▶ What is required
Could you set down exactly the lines in the records below between the line holding "4 eetkamer stoelen, Ophalen, Gebruikt, 50" and the line holding "Wsuwki KONEKTORY męskie", inclusive?

▶ Data supplied

= Beginning of Section =

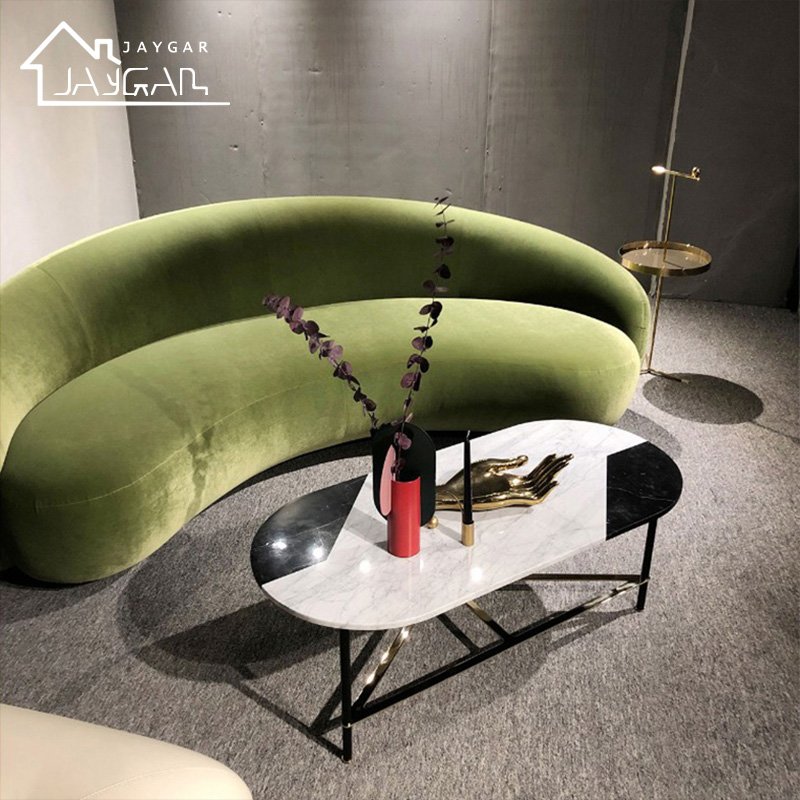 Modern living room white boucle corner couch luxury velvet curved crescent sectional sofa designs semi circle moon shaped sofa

= End of Section =
= Beginning of Section =

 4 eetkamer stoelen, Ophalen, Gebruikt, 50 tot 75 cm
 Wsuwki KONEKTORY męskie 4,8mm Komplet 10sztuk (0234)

= End of Section =
= Beginning of Section =

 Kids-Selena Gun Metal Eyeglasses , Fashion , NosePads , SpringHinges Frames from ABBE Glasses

= End of Section =

▶ Task response
 4 eetkamer stoelen, Ophalen, Gebruikt, 50 tot 75 cm
 Wsuwki KONEKTORY męskie 4,8mm Komplet 10sztuk (0234)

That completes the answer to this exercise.